Back pain 5 months pregnant

Back pain 5 months pregnant

After a woman becomes pregnant, her belly becomes bigger and the burden on her body becomes greater and greater. Walking and bending become very difficult. If the pregnant woman gains too much weight, she will also have back and leg pain and can only stay in bed every day, which is not good for her own health and the fetus. If you have lower back pain during your fifth month of pregnancy, it is best to consult a doctor to see if all indicators are correct and perform recovery exercises under the doctor's advice.

Tips for relieving back pain during 5 months of pregnancy

1. Avoid standing or sitting in the same posture for a long time. If you must sit for the entire time, don't just sit there, but move your feet up and down or do some simple leg exercises. If necessary, get up and move around every 1 to 2 hours.

2. Do some exercises suitable for pregnant women, such as prenatal exercises, walking, etc., to moderately exercise the muscles of the waist, abdomen and back. However, be careful not to lie down for a long time during any exercise after the late pregnancy to avoid compressing the abdomen and obstructing blood circulation.

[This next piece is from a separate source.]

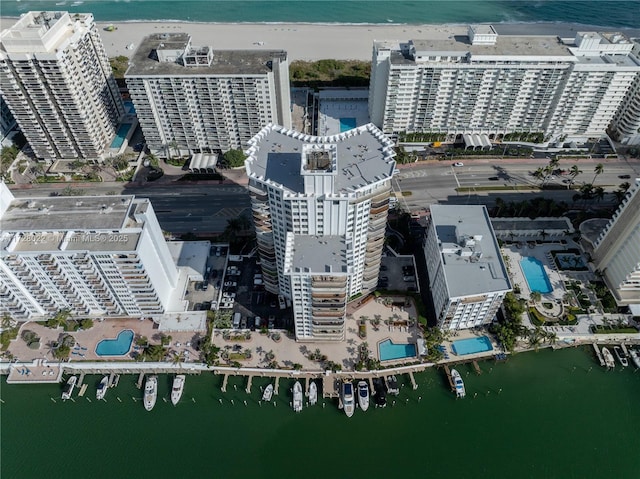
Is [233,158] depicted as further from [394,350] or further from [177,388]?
[394,350]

3. Try to sit on a chair with a backrest. When sitting, your lower back should rest comfortably against the backrest, and your upper body should be straight. You can put a soft and comfortable cushion on the backrest.

4. Don’t wear high heels when walking. Try to wear breathable cotton flat shoes and relax your whole body.

5. When sleeping, adopt a curled-up side-lying position, and when lying on your back, place a pillow under your knees.

6. Avoid standing for long periods of time. If you must stand for a long period of time to work, you can use a footstool to rest your feet, which will also reduce the burden on your waist.

7. Lift your upper body while standing, and try to tilt your pelvis slightly backward and drop your shoulders back. For working pregnant women who have to stand for more than 4 hours a day, it is best to use a belly support belt.

8. Go out for more walks and get some sun bask in order to ensure your calcium intake. If necessary, you can take some calcium supplements under the guidance of a doctor.

9. When taking a shower before going to bed, you can use slightly hot water to rinse your waist and back to relieve waist discomfort.

10. When changing from standing to walking, you should move your feet first and then move your body.